*TO BE DONE*: Extract every entry word for word. Skip the pictures.

Spatial reasoning question data
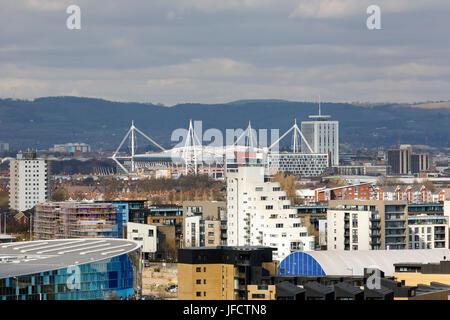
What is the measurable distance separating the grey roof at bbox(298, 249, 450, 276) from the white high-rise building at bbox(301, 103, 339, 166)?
276 ft

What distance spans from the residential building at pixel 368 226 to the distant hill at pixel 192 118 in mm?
91826

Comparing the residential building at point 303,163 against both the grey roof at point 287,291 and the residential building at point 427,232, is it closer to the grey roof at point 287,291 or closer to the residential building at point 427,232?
the residential building at point 427,232

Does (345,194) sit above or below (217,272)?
above

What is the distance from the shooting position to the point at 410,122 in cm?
12556

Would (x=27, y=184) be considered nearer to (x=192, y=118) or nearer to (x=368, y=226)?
(x=368, y=226)

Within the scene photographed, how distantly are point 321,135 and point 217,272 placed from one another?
90473 mm

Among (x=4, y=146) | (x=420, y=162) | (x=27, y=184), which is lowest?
(x=27, y=184)

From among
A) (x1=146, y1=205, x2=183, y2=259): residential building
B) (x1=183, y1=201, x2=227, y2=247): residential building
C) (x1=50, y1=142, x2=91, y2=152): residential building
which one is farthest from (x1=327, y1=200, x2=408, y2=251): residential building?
(x1=50, y1=142, x2=91, y2=152): residential building

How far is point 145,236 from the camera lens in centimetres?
2494

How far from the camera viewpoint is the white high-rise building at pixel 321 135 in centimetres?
10225

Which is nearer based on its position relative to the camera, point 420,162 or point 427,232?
point 427,232

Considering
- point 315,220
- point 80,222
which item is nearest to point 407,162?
point 315,220

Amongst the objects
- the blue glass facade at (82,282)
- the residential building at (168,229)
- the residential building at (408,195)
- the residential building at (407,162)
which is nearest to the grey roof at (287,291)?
the blue glass facade at (82,282)

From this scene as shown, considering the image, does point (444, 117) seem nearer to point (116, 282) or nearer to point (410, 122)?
point (410, 122)
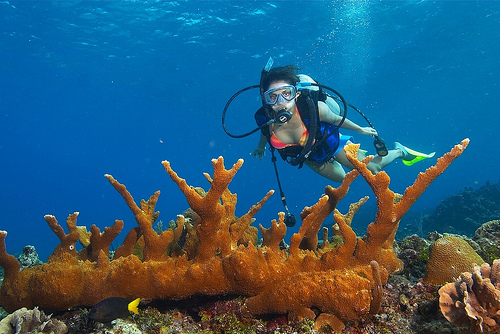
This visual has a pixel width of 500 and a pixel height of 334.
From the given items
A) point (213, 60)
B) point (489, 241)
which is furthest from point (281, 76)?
point (213, 60)

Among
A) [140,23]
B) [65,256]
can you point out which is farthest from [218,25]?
[65,256]

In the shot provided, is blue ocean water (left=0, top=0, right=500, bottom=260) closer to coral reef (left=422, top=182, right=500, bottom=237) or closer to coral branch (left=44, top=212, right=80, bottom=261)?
coral reef (left=422, top=182, right=500, bottom=237)

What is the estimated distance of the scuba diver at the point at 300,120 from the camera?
509 cm

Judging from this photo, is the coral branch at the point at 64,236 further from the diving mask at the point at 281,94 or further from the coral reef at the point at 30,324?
the diving mask at the point at 281,94

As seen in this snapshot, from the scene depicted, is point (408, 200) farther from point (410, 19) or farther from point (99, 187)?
point (99, 187)

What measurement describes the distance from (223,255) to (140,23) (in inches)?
991

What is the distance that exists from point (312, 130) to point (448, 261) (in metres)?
2.95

*REPLY*:
What is the measurable distance separating the grey roof at bbox(298, 249, 450, 276) from the white high-rise building at bbox(301, 103, 339, 166)?
276 ft

What distance spans from the residential building at pixel 368 226 to the distant hill at pixel 192 118 in mm?
91826

Comparing the residential building at point 303,163 against both the grey roof at point 287,291 and the residential building at point 427,232, is it closer to the grey roof at point 287,291 or closer to the residential building at point 427,232?
the residential building at point 427,232

Does (345,194) sit above or below (217,272)?
above

What is the distance from the shooting position to the point at 410,122 in cm?
12556

Would (x=27, y=184) be considered nearer to (x=192, y=118) or nearer to (x=368, y=226)?
(x=368, y=226)

Within the scene photographed, how distantly are point 321,135 and point 217,272 placed from one another?
90473 mm

Among (x=4, y=146) | (x=420, y=162) | (x=27, y=184), which is lowest?
(x=27, y=184)

From among
A) (x1=146, y1=205, x2=183, y2=259): residential building
B) (x1=183, y1=201, x2=227, y2=247): residential building
C) (x1=50, y1=142, x2=91, y2=152): residential building
which one is farthest from (x1=327, y1=200, x2=408, y2=251): residential building?
(x1=50, y1=142, x2=91, y2=152): residential building

How far is point 145,236 from the camera lens in centimetres?
2494

How far from the camera viewpoint is the white high-rise building at pixel 321 135 in centimetres?
10225

Which is nearer based on its position relative to the camera, point 420,162 or point 427,232?
point 427,232

Considering
- point 315,220
- point 80,222
which item is nearest to point 407,162?
point 315,220

Amongst the objects
- the blue glass facade at (82,282)
- the residential building at (168,229)
- the residential building at (408,195)
- the residential building at (407,162)
which is nearest to the grey roof at (287,291)?
the blue glass facade at (82,282)

From this scene as shown, considering the image, does point (444, 117) seem nearer to point (116, 282) or nearer to point (410, 122)?
point (410, 122)
This visual has a pixel width of 500 and a pixel height of 334.
From the given items
A) point (213, 60)
B) point (489, 241)
which is furthest from point (281, 76)?
point (213, 60)

Among
A) [140,23]
B) [65,256]
can you point out which is farthest from [218,25]?
[65,256]

In the shot provided, is blue ocean water (left=0, top=0, right=500, bottom=260) closer to coral reef (left=422, top=182, right=500, bottom=237) or closer to coral branch (left=44, top=212, right=80, bottom=261)?
coral reef (left=422, top=182, right=500, bottom=237)

What is the estimated distance of the scuba diver at the point at 300,120 from the camera?
509 cm

Judging from this photo, is the coral branch at the point at 64,236 further from the diving mask at the point at 281,94 or further from the coral reef at the point at 30,324?
the diving mask at the point at 281,94

As seen in this snapshot, from the scene depicted, is point (408, 200) farther from point (410, 19) or farther from point (99, 187)?
point (99, 187)

What measurement describes the distance from (223,255) to (140,23) (in inches)?
991

What is the distance that exists from point (312, 130) to point (448, 261) (in metres)?
2.95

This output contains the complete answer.